All men are suppressed women!
But all developing fetuses
do not become women thanks to a hormone called Muellerian Inhibition
Substance. This hormone, produced by the testes, suppresses the fetus's
natural tendency to go on as a female, holds the female structures back
as mere wisps of tissue, while allowing the male structures to flourish.
All one needs to have Muellerian Inhibition Substance is a good Y-chromosome,
unique to males.
So this is why the mere flip
of the coin is not a good metaphor. It doesn't just go this way or that.
It tends to go the female way, and it can only go male if the female tendencies
are actively suppressed with the right chemical. The lesson for all of
the rib-counters out there is that it may be said that we all began as
both men and women (embryonically), then we all began as women (biochemically),
and then some of us go on as men.
Before the miracle of birth
is the miracle of the fetus, the earliest form being a hermaphrodite being.

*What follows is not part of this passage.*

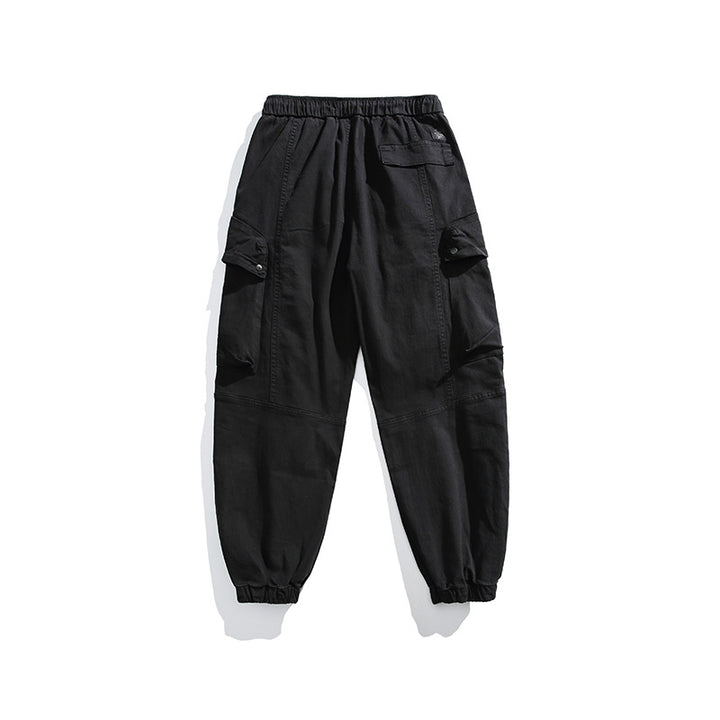 Pantalon cargo pour hommes avec taille élastique et poches pratiques Lune London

If there's a Y-chromosome, then the testes will make Muellerian Inhibition
Substance, the female will be suppressed, and the male will develop. Without
a Y-chromosome, the testis cannot make Muellerian Inhibition Substance
and the fetus goes on as a female.
So calling all men:
As
you yell for Honey to bring you that beer while tightly clasping the remote
control, having left the seat up for the umpteenth time, use the commercial
break at the two-minute warning to get in touch with your feminine side.
It's there--and now all of you hardware-store-enjoying, stereo-component-rigging,
underwear-on-the-floor guys know it. For every good man there's an equally
good suppressed woman. It's in our designer genes.